Snt,—In an interesting review of my book Down River in your issue of last week, Mr. Anthony Powell sums up my argument in what I feel is a rather misleading fashion. Ac- cording to him, I maintain that the only solution to the problems of the Danubian basin is Communism, and I point " to the Soviet as the desirable anatomist of the Gordian knot."

This is not the case. In my final chapter, having drawn the threads of my argument in the rest of the book together, I suggest that a form of federation for the whole basin is the only durable solution (very largely for the reasons put forward by Mr. Hayek in his letter in the same issue), but I do not say that this can come by Soviet action alone. On the con- trary, I state it as my view, writing before the war broke out, that the U.S.S.R. should only be one of several Great Powers called in to guarantee and finance such a Federation. What I do say is that the example of Socialist experiment so close to them has made the people of Central and Balkan Europe impatient of the paradox that lies in great productive power on the one hand, and unemployment and underconsumption on the other ; and that future plans will have to provide for at least a drastic modification of this feature of modern finance- capitalism. Communism, or some form of indigenous Socialism, may indeed follow from the failure to carry through such plans, or from the extension of the war to this area ; but the chance is still there.

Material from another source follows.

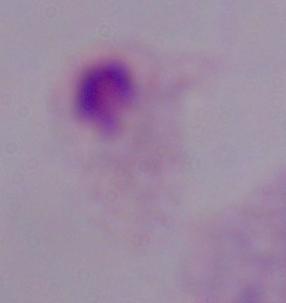
modality: micrograph
identification: trichomonad
magnification: 1000x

The problem of Pan-Slavism, to which I devote some space, is clearly separate, and I at no point suggest that an increase in Pan-Slav sentiment and activity can cut the Gordian knot, though it may give it an extra twist away from Pan-Germanism. It is obvious that if a new Pan-Slav wave swept up the Danube, it would not help Rumanians, or Magyars, or Austrians much, all of them non-Slav peoples. And in connexion with this point, I am inclined to think that Mr. Powell may be wrong in believing that Russia's popularity with Czechs, Yugoslays, or Bulgars has been undermined by her recent actions. An expansionist imperialism on the part of the Tsars was behind the movement in the old days, and a return of Russia to such a policy may fan the flames rather than damp them.—Yours, &c., JOHN LEHMANN.

45 Mecklenburgh Square, London, W.C.1.